Verkauft wird über den Hofladen sowie über die Abo-Kisten. Vor allem Getreide wird hier zu Brot verarbeitet, ferner gibt es Eier, Kartoffeln und Fleisch. Die Milch aus muttergebundener Kälberaufzucht wird als Frischmilch sowie als Sauermilch verkauft. 

Kein Werben mit fetten Versprechungen, sondern echten Wissenshunger stillen

„Wir können gar nicht leisten, was an Nachfrage hier ankommt!“ 

Stefan König

Hof Sackern ist kein Vorzeige-Objekt, das beliebig reproduziert werden kann.

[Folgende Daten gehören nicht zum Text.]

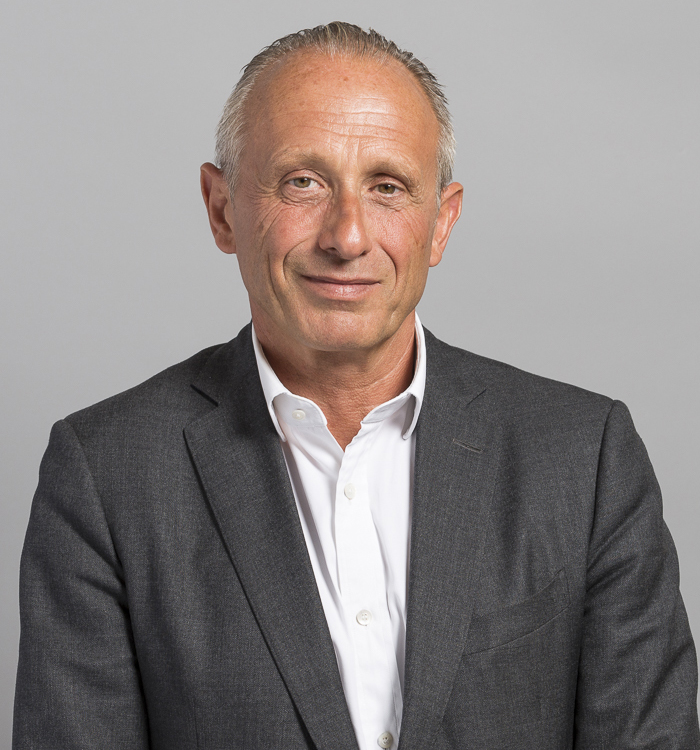 Stéphane Olmi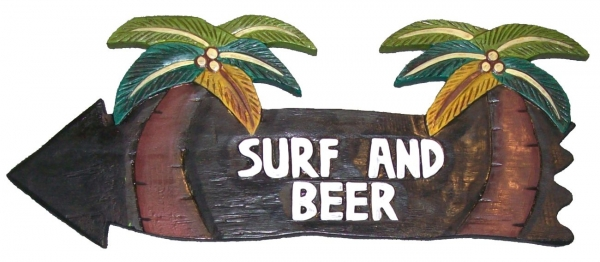 HANG LOOSE - Holzschild, 39cm x 14cm - SURF AND BEER -
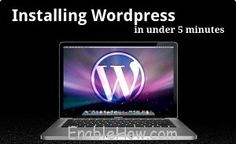 How to install wordpress on your computer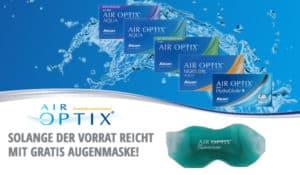 Air Optix Monatslinsen mit kostenloser Augenmaske im Linsenplatz.de Onlineshop!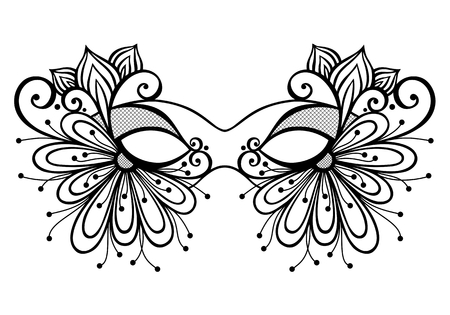 beauty mask: Beautiful Masquerade Mask  Vector , Patterned design Illustration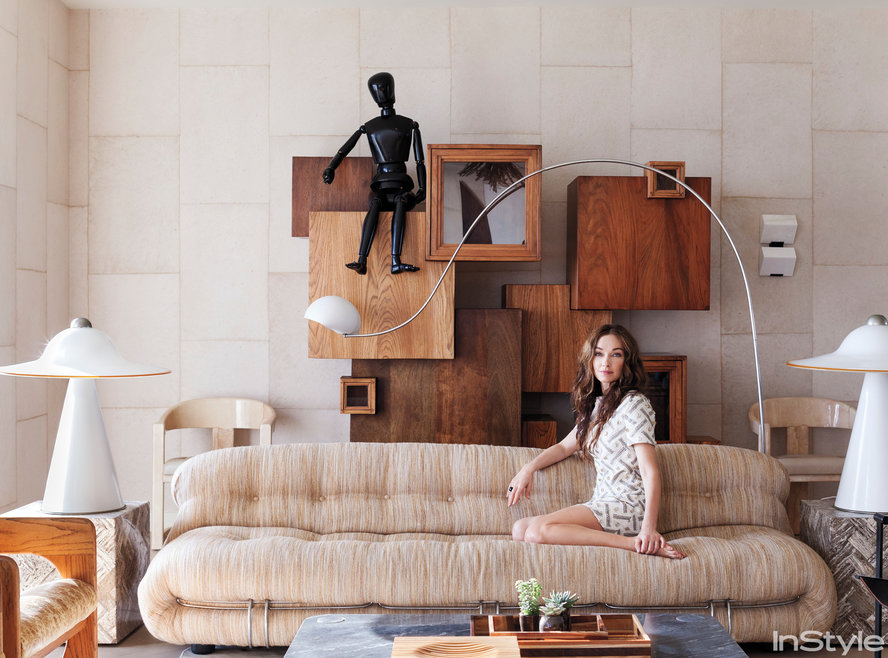 At Home With Kelly Wearstler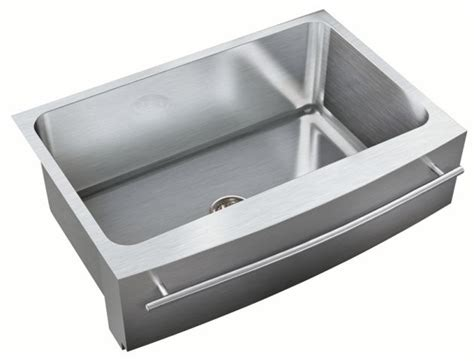 stainless steel apron sink with towel bar just stainless steel sinks model search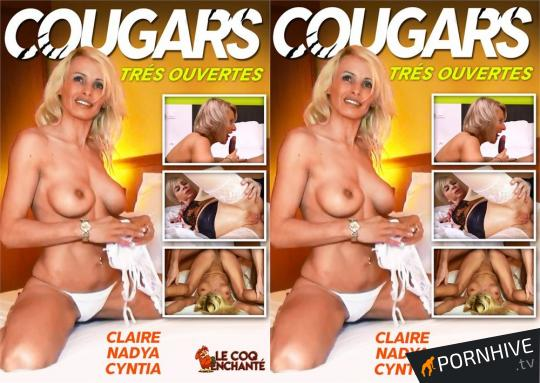 Cougars tres Ouvertes Movie Poster - Click to watch.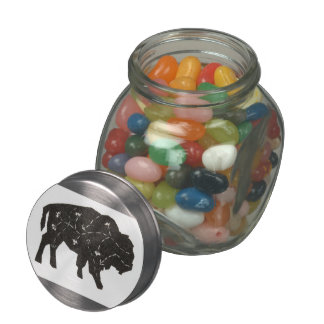 Ghost Flowers Embroidered Buffalo Glass Candy Jar
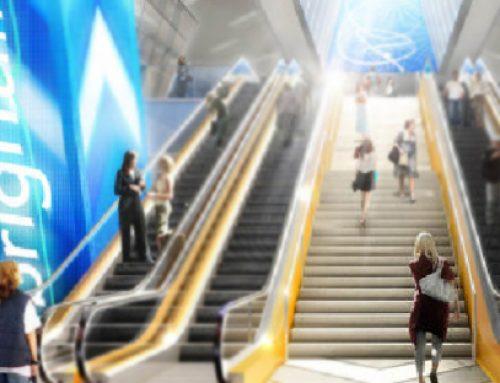 NanoLumens instala una pantalla de cuatro lados en la estación MiamiCentral Brightline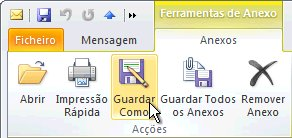 Comando Guardar Como no friso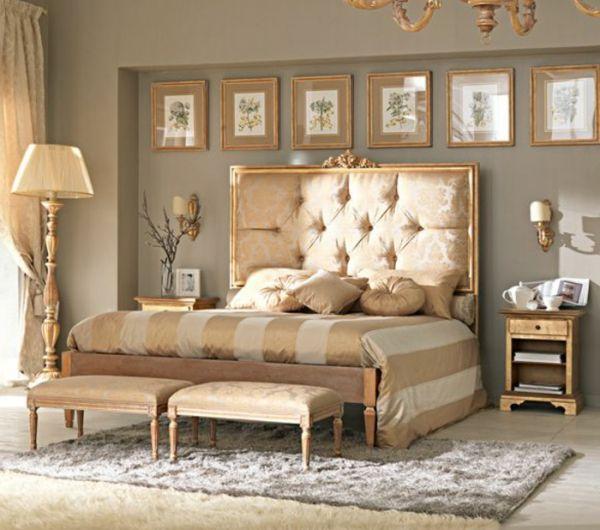 Les meilleures variantes de lit capitonn dans 43 images for Chambre a coucher parents
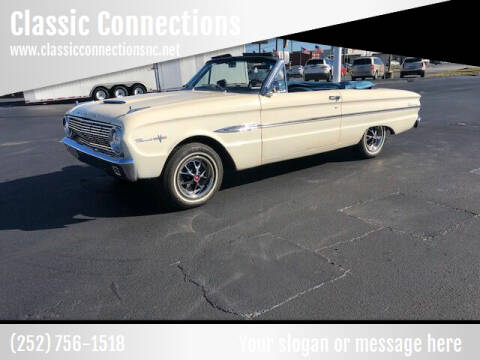 1963 Ford Falcon Sprint for sale at Classic Connections in Greenville NC
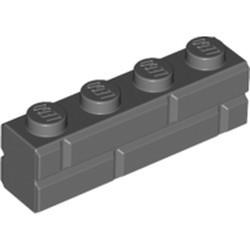 Dark Bluish Gray Brick, Modified 1 x 4 with Masonry Profile
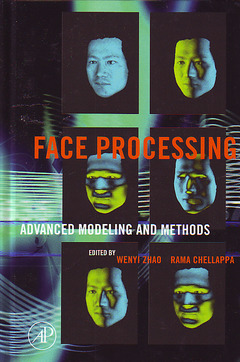 Cover of the book Face Processing: Advanced Modeling and Methods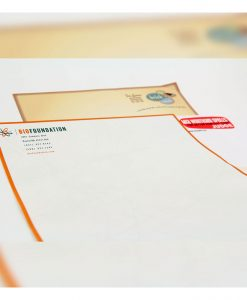 The Next Wave Printing Dayton - Letterheads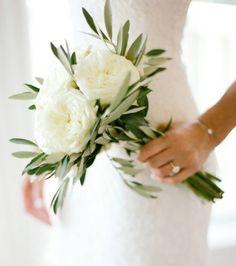 """Résultat de recherche d'images pour """"bouquet mariée"""""""
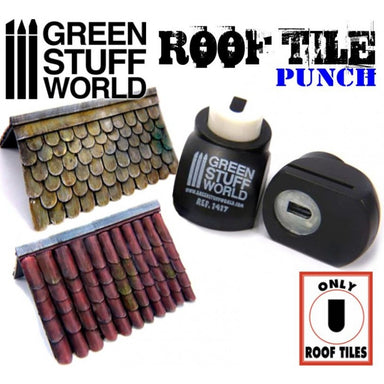 GSW MINIATURE ROOF TILE PUNCH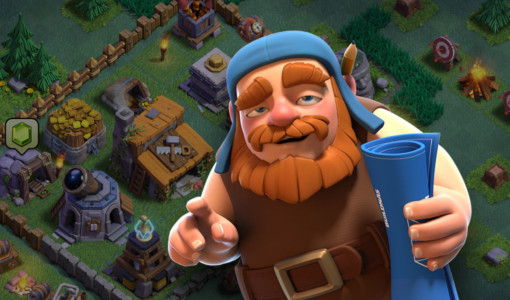 Clash of Clans Spring Update Full Review – May 2017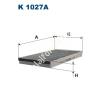 Filtron K1027a Filtron pollenszűrő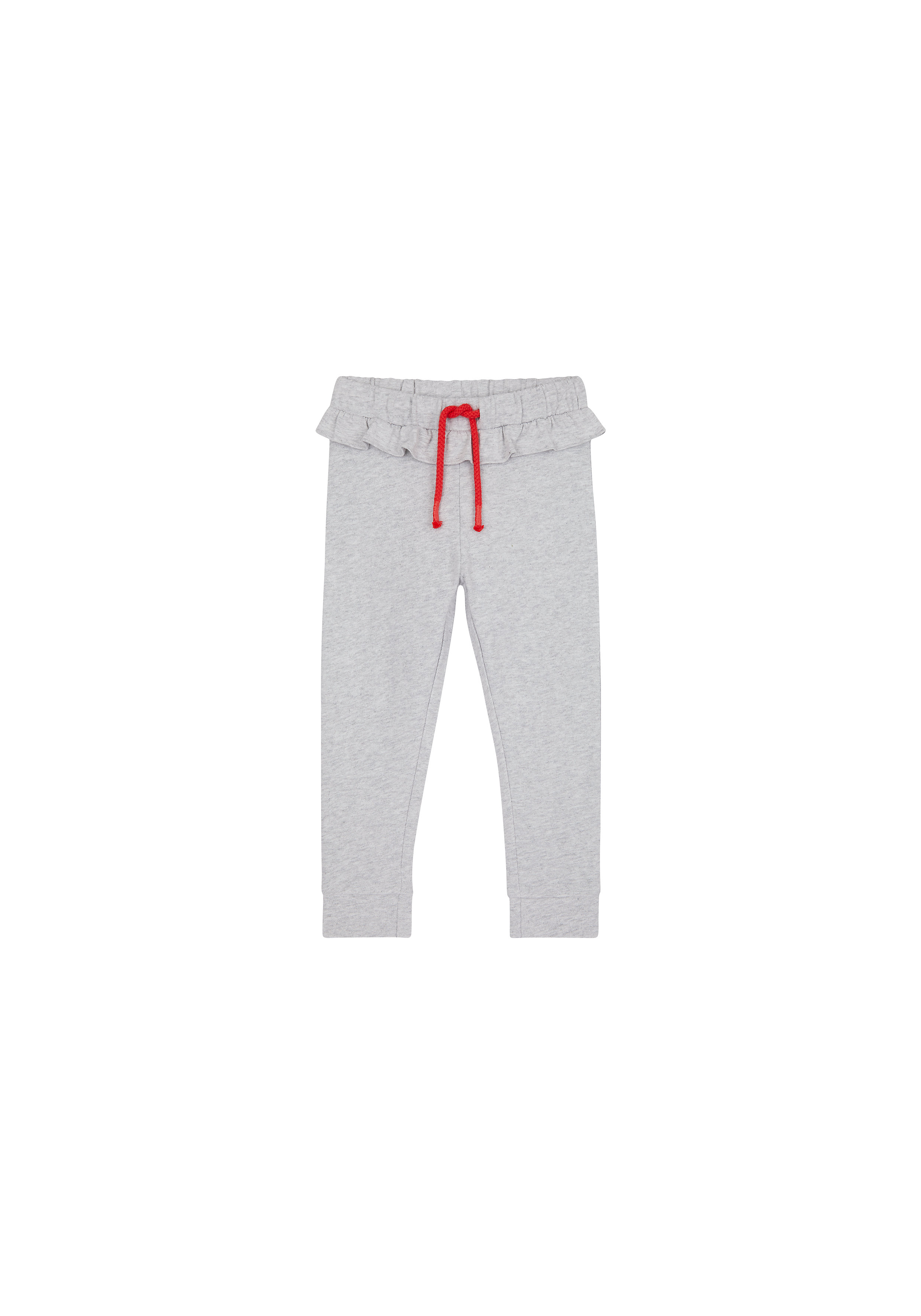 Mothercare | Girls Joggers Frill Detail - Grey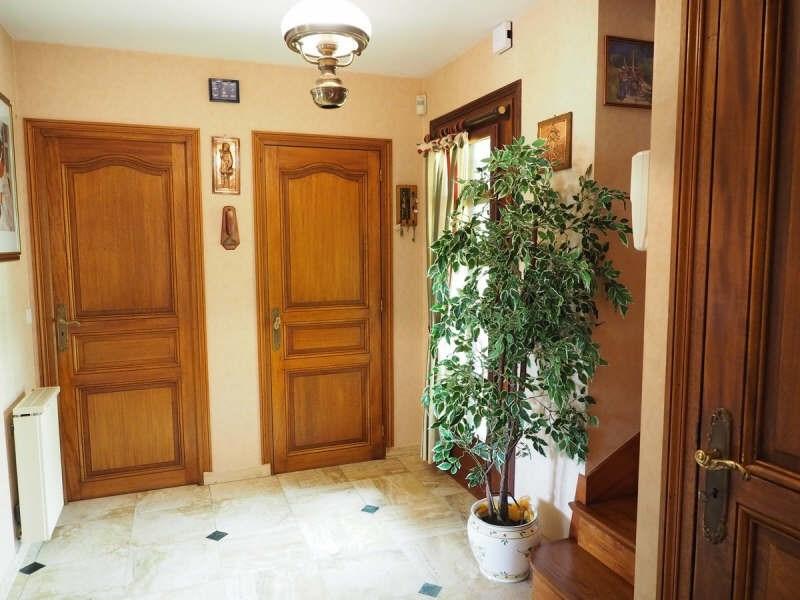 Sale house / villa Argences 342000€ - Picture 3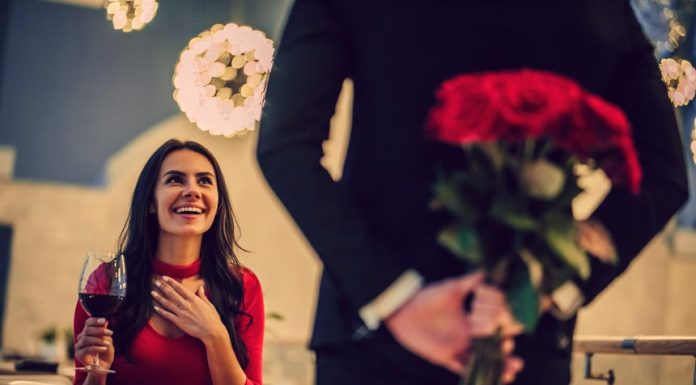 Surprise Your wife On Her Birthday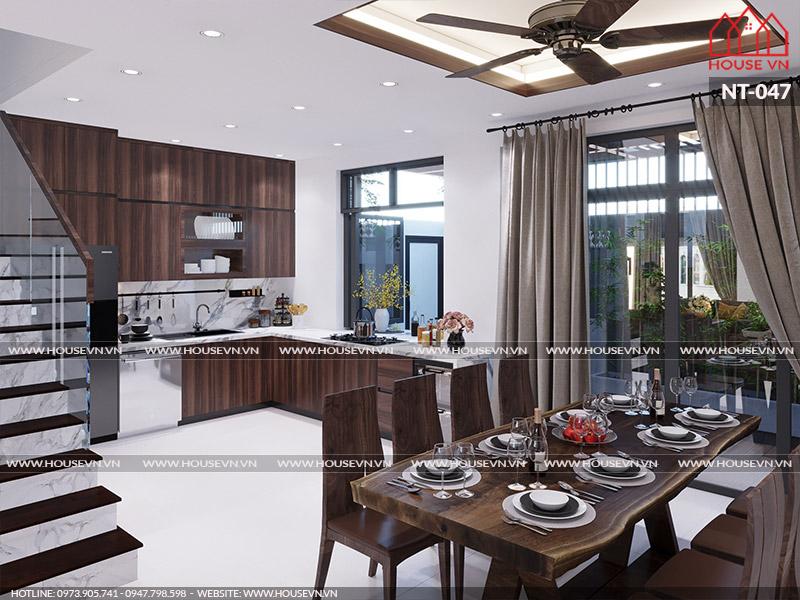 Phương án bày trí nội thất khu vực bếp ăn khoa học, hợp phong thủy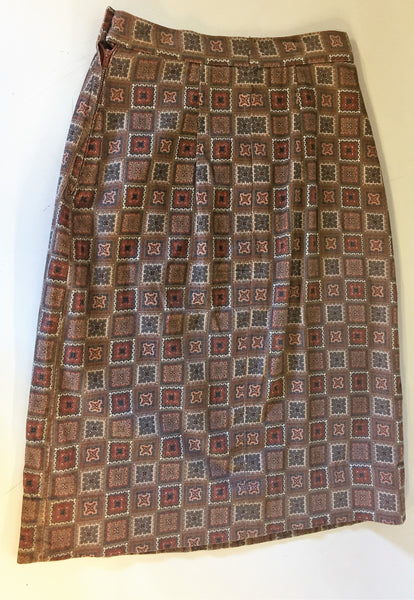 Vintage 1970's Brown Checkered Patterned Corduroy Mini Skirt Wiggle Skirt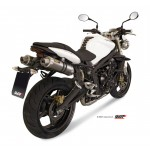 MIVV Steel Black 2X Slip On GP Exhaust For Triumph Street Triple 2013 Part #AT.009.LXB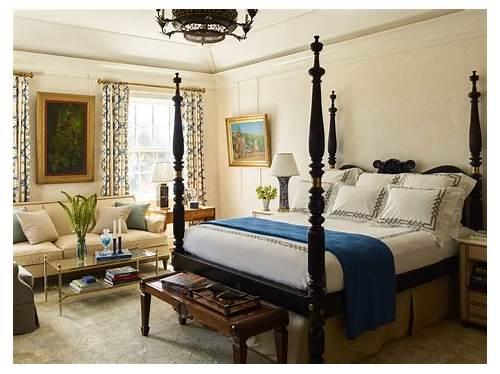 Traditional Bedroom bedroom design & decor ideas gallery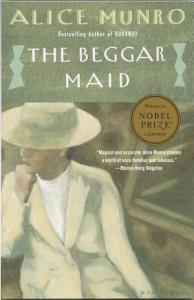 The Beggar Maid Book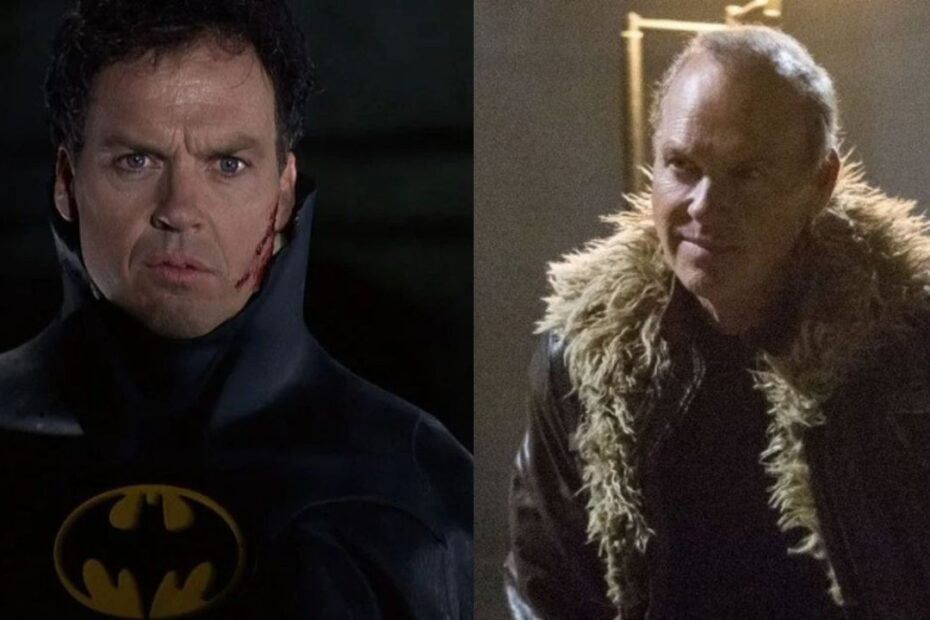 Fans Think Michael Keaton Had Plastic Surgery - Is There Any Truth to It?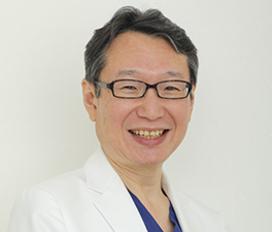 吉種克之医師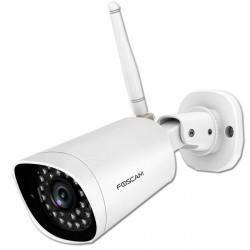 Camara IP WIFI Exterior 1080p Full HD Foscam Det. humana
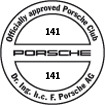 Officially approved Porsche Club 141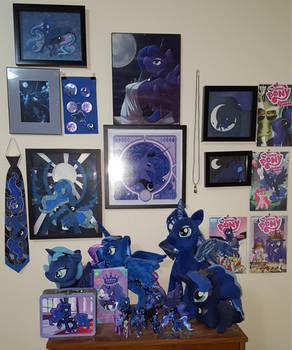 Foxtrack's Luna collection 12-9-2015
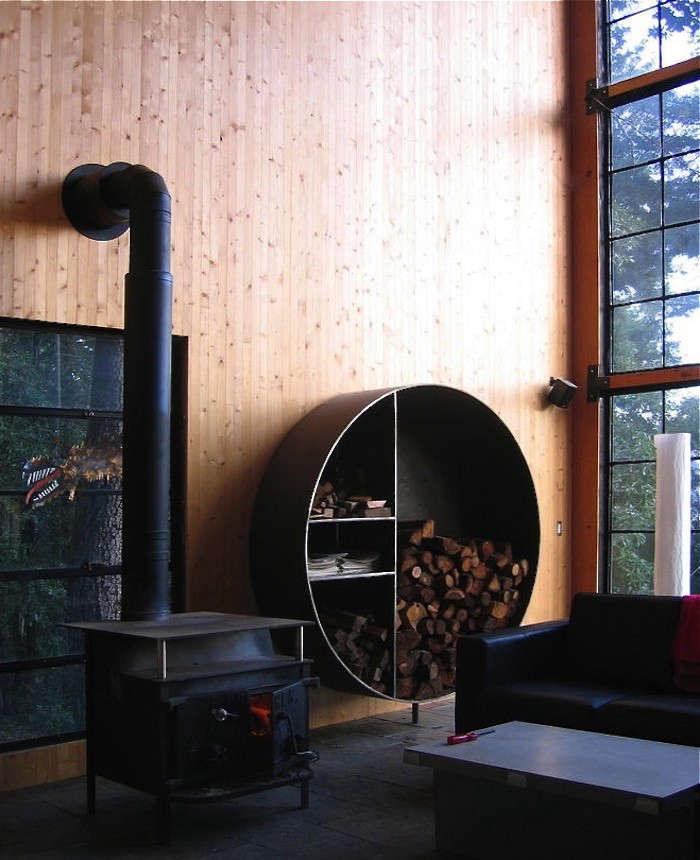 Lundberg-Cabin-sonoma-gardenista-2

Aber er bzw. die dahinterstehende Gemeinschaft vermag etwas anderes: Nämlich zeigen, dass viele Diskussionen nicht so absolut sind, wie es in den Medien gerne mal erscheint, wie etwa: 

‚Höhere Fleisch- und Milchpreise zahlen die Menschen nicht.‘

Die Kunden von Hof Sackern gehören mitnichten der Oberschicht an. Sie sind eine bunte Zusammensetzung aus allen Bevölkerungsschichten. Der Hof legt aber zu seinen Produkten etwas dazu: für die Augen und Sinne. Für unser Gefühl, dass wir hier vertrauen dürfen. 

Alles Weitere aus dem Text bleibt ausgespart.